• AIM OF THE EXERCISE:
Rewrite the entries below, replacing "photo canvas" with "image frame" and leaving every other part unchanged. Leave the pictures out of your version.

• ITEMS:

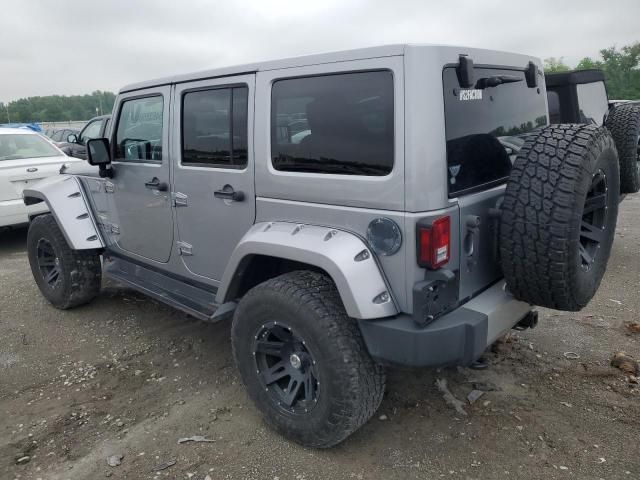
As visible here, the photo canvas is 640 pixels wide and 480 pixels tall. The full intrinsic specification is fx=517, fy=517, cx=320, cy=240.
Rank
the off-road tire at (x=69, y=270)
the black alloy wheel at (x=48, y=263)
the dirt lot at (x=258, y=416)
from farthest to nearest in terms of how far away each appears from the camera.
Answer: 1. the black alloy wheel at (x=48, y=263)
2. the off-road tire at (x=69, y=270)
3. the dirt lot at (x=258, y=416)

• TASK RESULT:
As visible here, the image frame is 640 pixels wide and 480 pixels tall. The full intrinsic specification is fx=517, fy=517, cx=320, cy=240.
Rank
the off-road tire at (x=69, y=270)
the black alloy wheel at (x=48, y=263)
the dirt lot at (x=258, y=416)
from farthest to nearest in terms of how far away each appears from the camera.
Answer: 1. the black alloy wheel at (x=48, y=263)
2. the off-road tire at (x=69, y=270)
3. the dirt lot at (x=258, y=416)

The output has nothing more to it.